This is not primarily a “model quality” problem. It is an execution-governance problem: whether a proposed action is admissible before it is allowed to create, modify, approve, route, or commit state.


The Structural Risk

Modern enterprise infrastructure is deterministic by design: permissions gate capability, transactions commit or roll back, and audit trails preserve lineage. AI systems do not natively provide those guarantees. Guardrails and monitoring operate after generation — not before commit.

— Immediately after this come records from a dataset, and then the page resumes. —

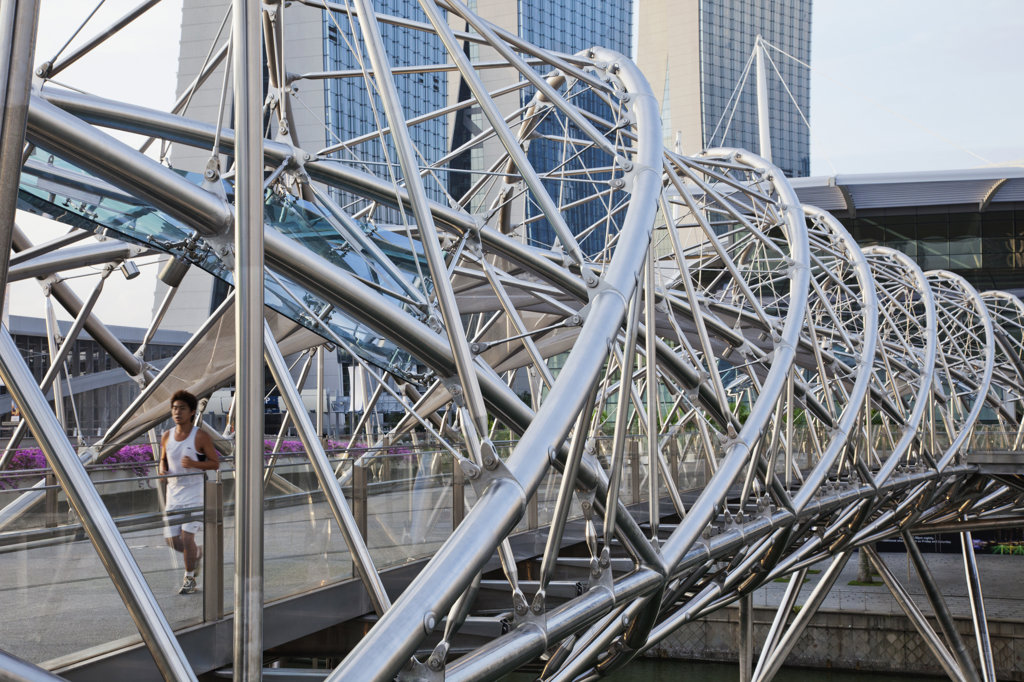 Man jogging on a footbridge, Helix Bridge, Singapore City, Singapore : Stock Photo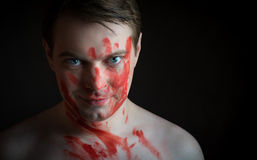Man with blood on his face. Royalty Free Stock Photography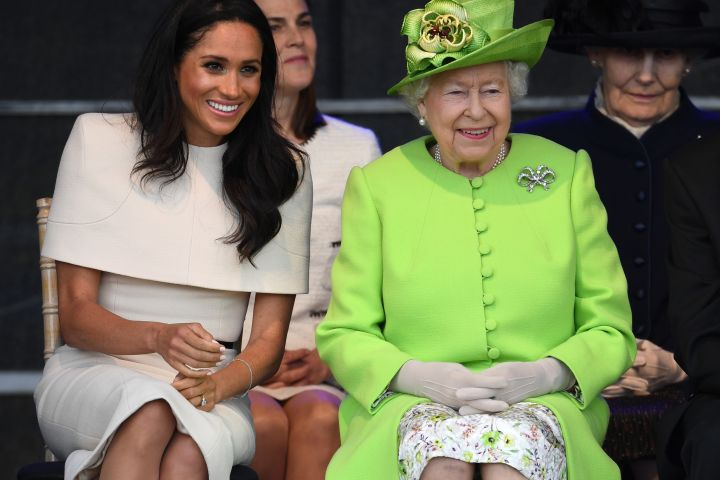 Queen Elizabeth II sits with Meghan, Duchess of Sussex during a ceremony to open the new Mersey Gateway Bridge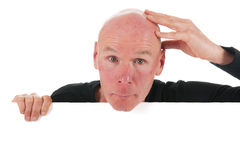 Bald man with white board Stock Images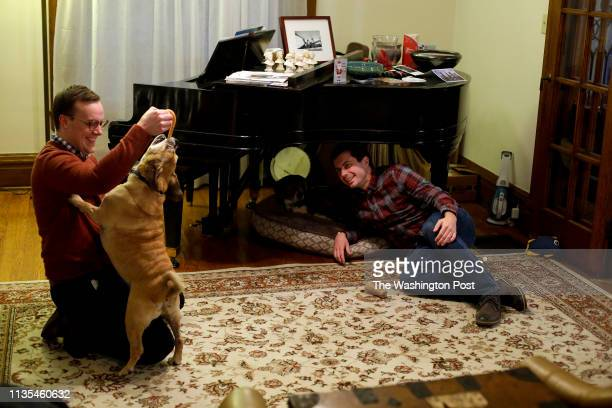 South Bend Mayor Pete Buttigieg watches as his husband Chasten Glezman plays with their dog Buddy at their home on Tuesday December 18 2018 in South...
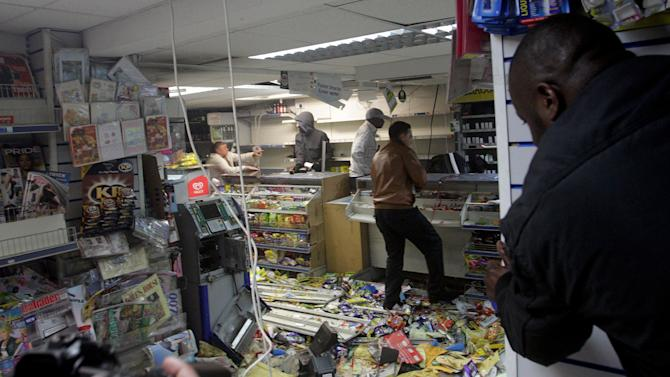 People loot a shop in Hackney, east London, Monday, Aug. 8, 2011. Violence and looting spread across some of London's most impoverished neighborhoods on Monday, with youths setting fire to shops and vehicles, during a third day of rioting in the city that will host next summer's Olympic Games. (AP Photo/PA, Lewis Whyld) UNITED KINGDOM OUT, NO SALES, NO ARCHIVE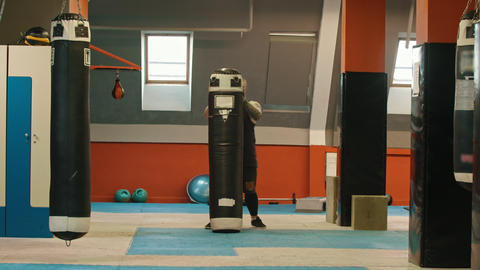 A man bodybuilder puts up the punching bag from the ground and putting it on his Live Action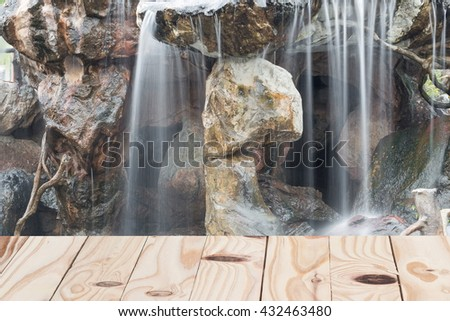Pine wooden floor and  nature Soft Waterfall  flowing over a stone in the garden.: space for add text above and may be used as background : - stock photo
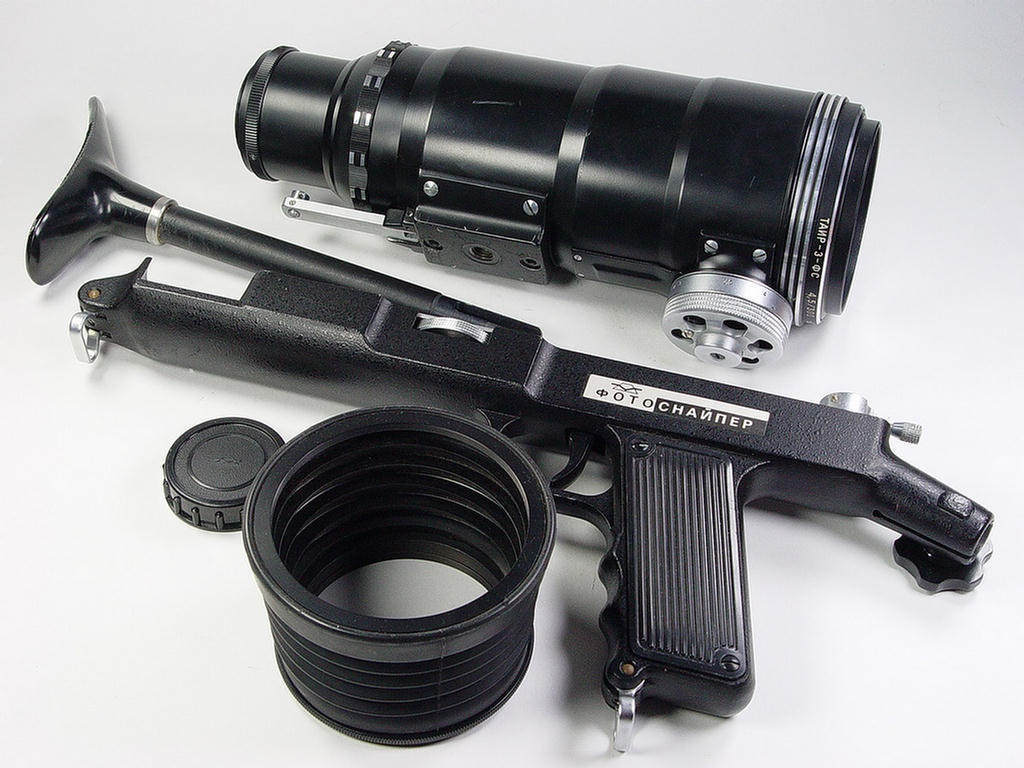 """We'll close with something that isn't even a camera. It's the """"Made in the USSR"""" PhotoSniper, which has """"NO!"""" written all over it. While the idea of attaching a camera to a gunstock wasn't new and can be effective for handling a long lens, using the PhotoSniper today is just asking for trouble. Use at your own peril, particularly in a large city."""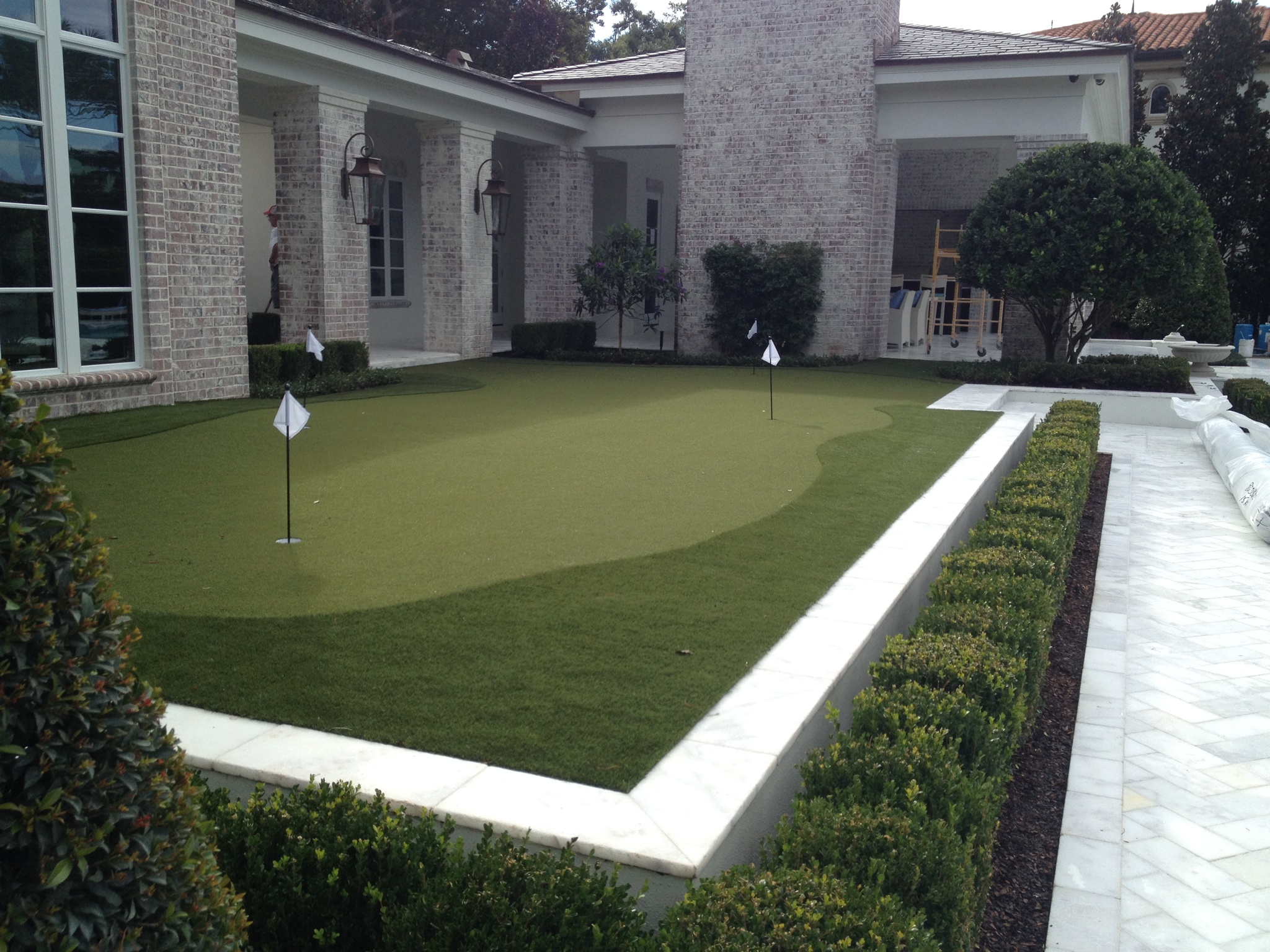 medium size golf green and fringe by stone house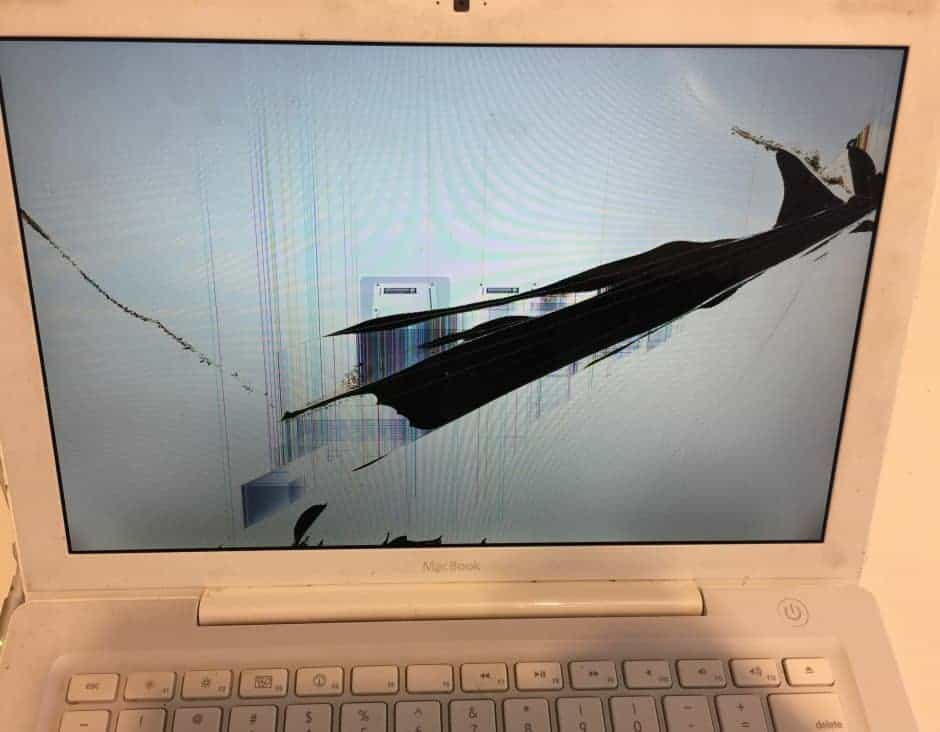 White MacBook With Cracks on screen causing black areas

As autonomy increases, multi-step workflows amplify small deviations into state-level risk. In regulated or safety-critical domains, “mostly right” is not a compliance standard once execution touches controlled state.

Regulatory Convergence

Regulatory regimes are converging on requirements for demonstrable controls, auditability, and accountable decision pathways in high-impact AI deployments. The direction is toward verifiable governance that can be inspected and enforced, not heuristic filtering after the fact.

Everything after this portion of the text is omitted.